Katana is the Japanese word for a sword and is used as a bold modern name by transfer from the object.
Katana draws its name directly from the iconic Japanese sword — the single-edged, curved blade that became the defining weapon and symbol of the samurai class from the 14th century onward. The word 'katana' itself derives from an older Japanese term for a one-sided blade, and the weapon became so culturally central to Japanese identity that bearing a katana was a legal privilege of the samurai caste, embedded in codes of bushido — the warrior's way of honor, discipline, and loyalty. As a personal name, Katana has migrated into Western popular culture largely through comics and media.
DC Comics introduced Tatsu Yamashiro, a Japanese superhero known by the name Katana, in 1983; she later appeared in the Arrow television series and the 2016 film Suicide Squad, bringing the name to global mainstream awareness. This fictional bearer gave Katana an identity beyond the weapon itself — a character defined by fierce loyalty, grief, and martial excellence. Parents who choose Katana today are often drawn to its strong, precise sound and its cultural depth.

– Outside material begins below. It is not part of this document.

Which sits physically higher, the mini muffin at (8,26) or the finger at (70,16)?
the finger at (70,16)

It carries an edge of warrior energy — literally — while remaining genuinely uncommon as a given name in Western contexts. It sits within a broader trend of parents choosing names from world cultures that carry vivid imagery: names like Zara, Kira, or Indigo that evoke a place, object, or quality rather than a genealogical tradition. Katana is sharp in every sense — unforgettable, culturally resonant, and undeniably bold.